Complete the following
(A) In the abstract on cyclic covers and roots, which time complexities of Grossi et al.'s algorithms do the new results improve upon?
(B) Transcribe the abstract on cyclic covers and roots between "Authors: Costas S." and "Matching (CPM 2023)", inclusive.
(C) Summarize the abstract on cyclic covers and roots in two sentences.

Text section
----
Authors: Costas S. Iliopoulos, Tomasz Kociumaka, Jakub Radoszewski, Wojciech Rytter, Tomasz Waleń, and Wiktor Zuba

Published in: LIPIcs, Volume 259, 34th Annual Symposium on Combinatorial Pattern Matching (CPM 2023)


Abstract
Cyclic versions of covers and roots of a string are considered in this paper. A prefix V of a string S is a cyclic root of S if S is a concatenation of cyclic rotations of V. A prefix V of S is a cyclic cover of S if the occurrences of the cyclic rotations of V cover all positions of S. We present 𝒪(n)-time algorithms computing all cyclic roots (using number-theoretic tools) and all cyclic covers (using tools related to seeds) of a length-n string over an integer alphabet. Our results improve upon 𝒪(n log log n) and 𝒪(n log n) time complexities of recent algorithms of Grossi et al. (WALCOM 2023) for the respective problems and provide novel approaches to the problems. As a by-product, we obtain an optimal data structure for Internal Circular Pattern Matching queries that generalize Internal Pattern Matching and Cyclic Equivalence queries of Kociumaka et al. (SODA 2015).
----
Given material
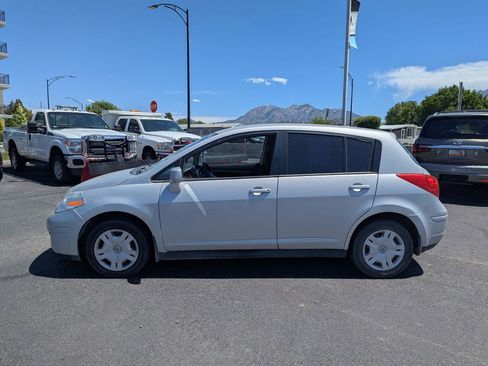 Used 2012 Nissan Versa 1.8 S w/ Plus Pkg FWD image 9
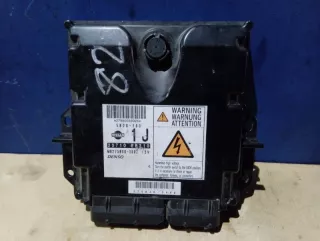 23710EB310 Блок управления двигателем Nissan Navara D40 Арт 2-106433, вид 1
----
Results by task
(A) 𝒪(n log log n) and 𝒪(n log n).

(B)
Authors: Costas S. Iliopoulos, Tomasz Kociumaka, Jakub Radoszewski, Wojciech Rytter, Tomasz Waleń, and Wiktor Zuba

Published in: LIPIcs, Volume 259, 34th Annual Symposium on Combinatorial Pattern Matching (CPM 2023)

(C) The paper presents 𝒪(n)-time algorithms that compute all cyclic roots and all cyclic covers of a length-n string over an integer alphabet. This improves on the 𝒪(n log log n) and 𝒪(n log n) algorithms of Grossi et al. and also yields an optimal data structure for Internal Circular Pattern Matching queries.